Akses Pangan Bermutu

Berbicara tentang pangan, kita tidak sedang membahas kuantitas saja. Ketersediaan pangan yang menipis seiring bertambahnya populasi dunia menjadi sebuah ancaman yang membodohkan cara bernalar.

Realitanya, pola tanam dan konsumsi adalah akar masalah yang jauh lebih penting untuk dipahami. Ketersediaan pangan bisa dikendalikan jika masyarakat mau merubah pola pikir terlebih dahulu. Jumlah pangan akan tetap bisa dikontrol sejalan berubahnya pola makan.

Konsumsi makanan rata-rata orang Indonesia masih jauh lebih kecil dari jumlah lahan pertanian yang tersedia dari Sabang sampai Marauke. Hanya saja, lahan-lahan tersebut masih belum sepenuhnya dihidupkan untuk mencukupi kebutuhan pasar. 

Di Aceh saja, tomat, bawang, wortel masih bergantung pada pulau Sumatra. Untuk sayuran, petani lokal sejauh ini mampu menyeimbangkan kebutuhan pasar. 

Kawasan-kawasan pertanian produktif belum secara masif dihidupkan di beberapa kabupaten di Aceh. Jika saja pemerintah lokal mau, lahan pertanian lokal mampu menghasilkan tomat, bawang, cabe, wortel dan sayuran lainnya yang dibutuhkan masyarakat.

Faktanya itu belum terjadi! selama ini, data akan kebutuhan sayuran mungkin tidak terdata secara akurat. Jadinya, kadangkala stok kebutuhan pangan melimpah dan dalam suatu ketika bisa sama sekali tidak tersedia. Harga bisa naik dua kali lipat saat itu juga.

* **SOAL TUGAS**
Salin persis bagian teks tentang akses pangan, mulai dari "Konsumsi makanan rata-rata" dan berakhir pada "yang dibutuhkan masyarakat.". Daftar yang menyertai tidak ada hubungannya dengan teks tentang akses pangan.

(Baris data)
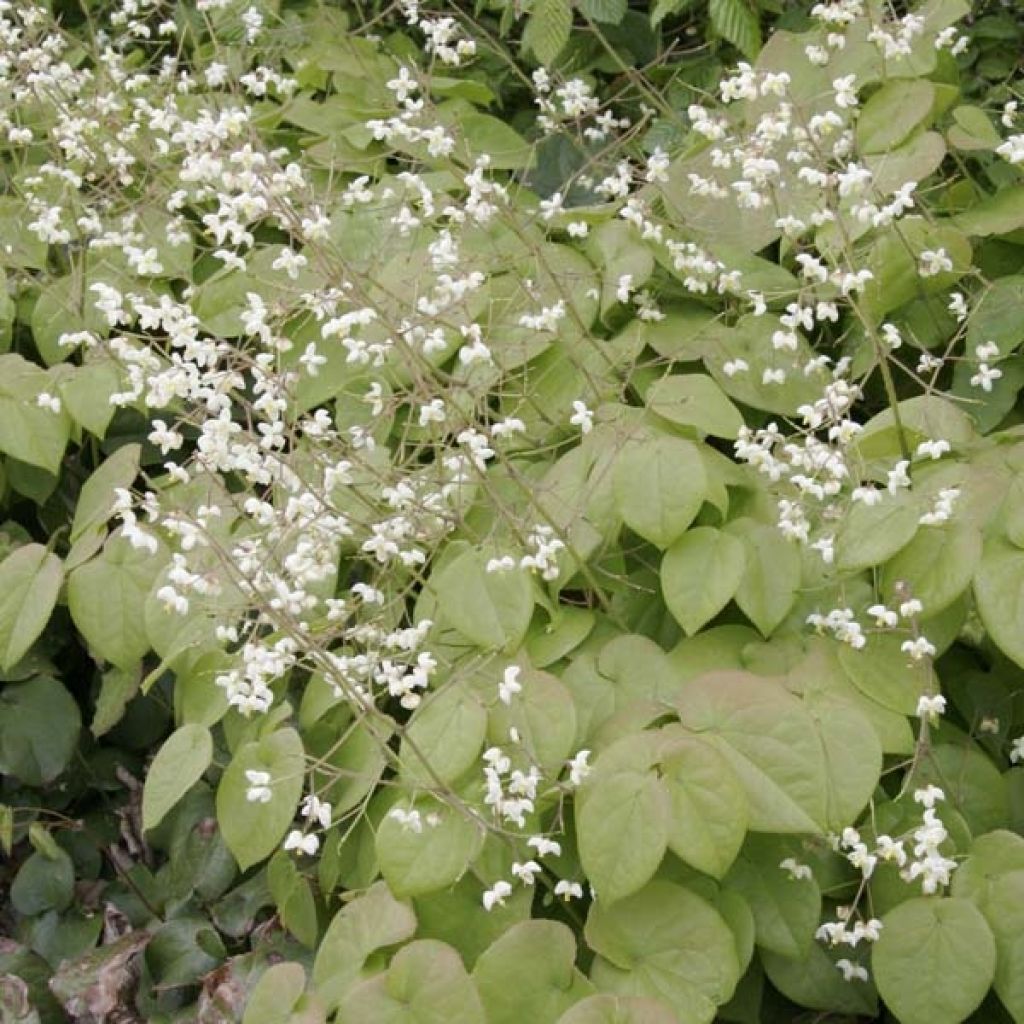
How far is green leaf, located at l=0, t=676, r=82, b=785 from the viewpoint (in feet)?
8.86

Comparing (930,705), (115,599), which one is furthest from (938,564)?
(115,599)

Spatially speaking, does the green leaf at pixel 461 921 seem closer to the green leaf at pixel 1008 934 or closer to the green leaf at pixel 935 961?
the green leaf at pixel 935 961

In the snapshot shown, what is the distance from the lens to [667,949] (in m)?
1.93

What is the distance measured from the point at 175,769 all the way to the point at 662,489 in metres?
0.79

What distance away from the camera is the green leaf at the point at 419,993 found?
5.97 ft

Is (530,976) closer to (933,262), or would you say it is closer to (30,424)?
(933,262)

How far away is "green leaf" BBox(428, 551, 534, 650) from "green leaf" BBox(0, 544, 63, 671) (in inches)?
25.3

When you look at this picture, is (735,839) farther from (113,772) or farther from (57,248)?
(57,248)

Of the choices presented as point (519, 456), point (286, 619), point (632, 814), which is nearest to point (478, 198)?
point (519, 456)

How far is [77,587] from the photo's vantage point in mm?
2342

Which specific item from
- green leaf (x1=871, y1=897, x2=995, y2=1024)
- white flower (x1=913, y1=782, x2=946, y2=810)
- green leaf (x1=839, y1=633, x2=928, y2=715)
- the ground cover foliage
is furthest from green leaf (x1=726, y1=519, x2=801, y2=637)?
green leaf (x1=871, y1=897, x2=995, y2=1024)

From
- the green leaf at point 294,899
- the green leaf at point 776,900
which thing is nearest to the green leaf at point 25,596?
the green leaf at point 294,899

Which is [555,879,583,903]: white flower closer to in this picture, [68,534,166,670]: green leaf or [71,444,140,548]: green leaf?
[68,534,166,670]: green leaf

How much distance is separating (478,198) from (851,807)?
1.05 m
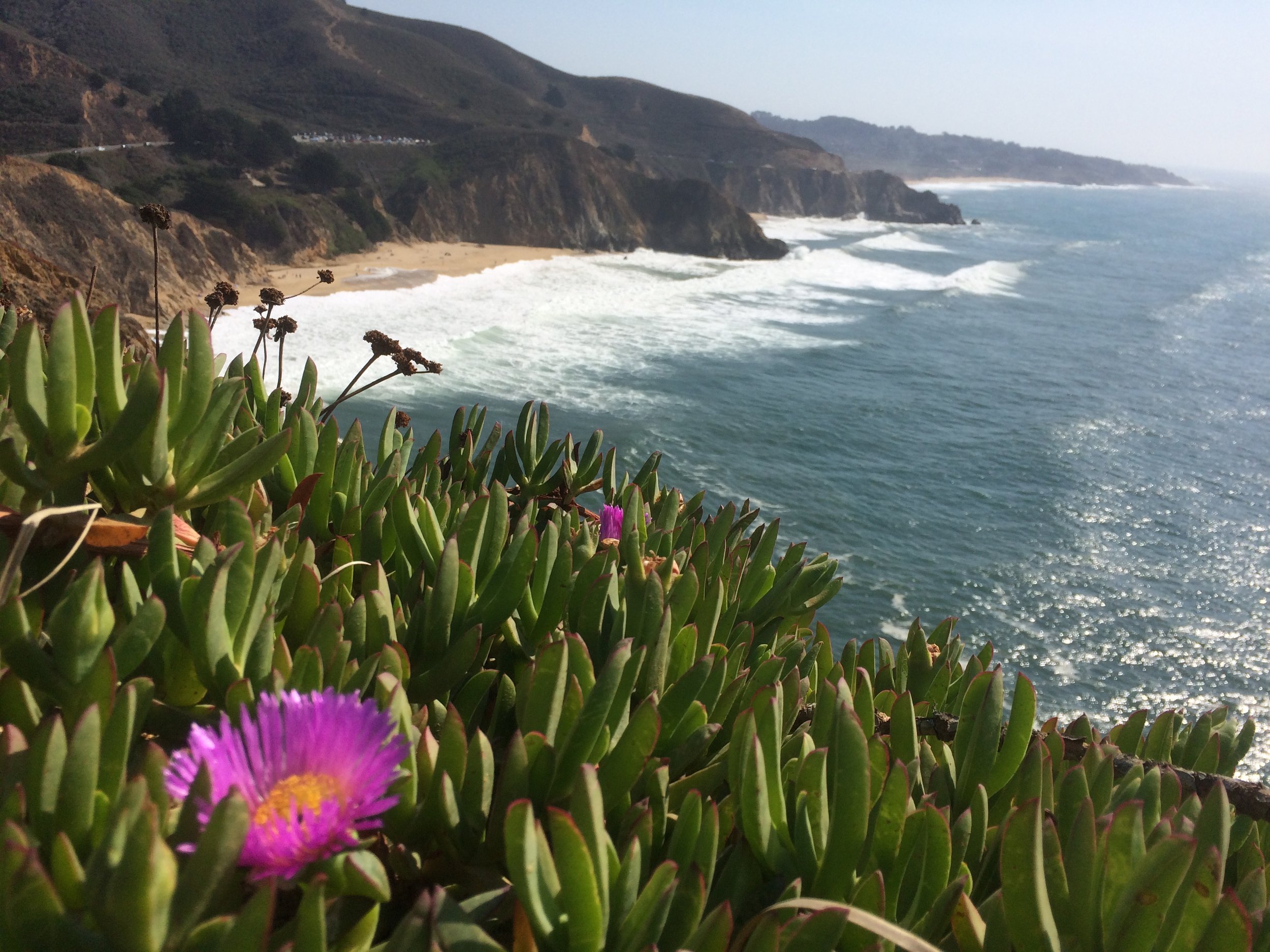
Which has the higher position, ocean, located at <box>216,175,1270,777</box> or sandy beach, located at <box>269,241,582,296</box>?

* **JAWABAN TUGAS**
Konsumsi makanan rata-rata orang Indonesia masih jauh lebih kecil dari jumlah lahan pertanian yang tersedia dari Sabang sampai Marauke. Hanya saja, lahan-lahan tersebut masih belum sepenuhnya dihidupkan untuk mencukupi kebutuhan pasar. 

Di Aceh saja, tomat, bawang, wortel masih bergantung pada pulau Sumatra. Untuk sayuran, petani lokal sejauh ini mampu menyeimbangkan kebutuhan pasar. 

Kawasan-kawasan pertanian produktif belum secara masif dihidupkan di beberapa kabupaten di Aceh. Jika saja pemerintah lokal mau, lahan pertanian lokal mampu menghasilkan tomat, bawang, cabe, wortel dan sayuran lainnya yang dibutuhkan masyarakat.